The last of the classical styles of antiquity is the Roman. This seems rather an amalgamation of several other styles than an original, independent creation. It was formed slowly, and is harmonious, though uniting elements widely dissimilar.
The Grecian artist was imaginative and idealistic in the highest degree. He seemed to have an innate genius for art and beauty, and was eager to perpetuate in marble his brightest conceptions of excellence. The stern, practical Roman, realistic in every pore, eager for conquest, was dominated by the idea of bringing all nations under his sway, and of making his city the capital of the world. At first he looked with disdain on the fine arts, in all their forms, and regarded a love for the beautiful, whether in literature or art, as an evidence of effeminacy.
For nearly five hundred years there was very little architectural taste displayed in the buildings at Rome. All public works, as the Appian Way, bridges and aqueducts bore the utilitarian stamp.
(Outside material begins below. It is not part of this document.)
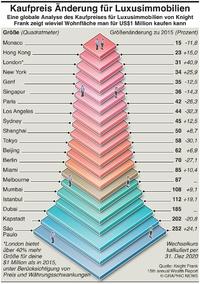 WIRTSCHAFT: Preisänderung bei Immobilien infographic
Their best buildings were of brick or the local stone, and there is little evidence that architecture was studied as a fine art until about 150 B. C.
After the fall of Carthage, and the destruction of Corinth, when Greece became a Roman province—both which events occurred in the year 146 B. C.—Rome became desirous of emulating the older civilization which she had destroyed. She had, by her conquests, immense wealth, and expended much, both privately and publicly, in erecting monuments, many of which, more or less altered, remain to the present day.
The first marble temple in Rome was built by the consul Q. Metellus Macedonicus, who died 115 B. C. From that period Roman architecture showed a wonderful diversity in the objects to which it was applied. Not only tombs, temples, and palaces, but baths, theaters, and amphitheaters, basilicas, aqueducts and triumphal arches were planned and built as elaborately as the temples of the gods.
Under the emperors the architectural display reached its full magnificence. The boast of Augustus, that he found Rome of brick, and left her of marble, expresses in a few words the great feature of his reign, and of that of several of the succeeding emperors.
Though the most destructive of all agencies—hostile invasions, conflagrations, and long ages of neglect—have done their utmost to destroy all vestiges of Imperial Rome, there still remain relics enough to make the city of the Cæsars, after Athens, the richest store of classical architectural antiquities in the world.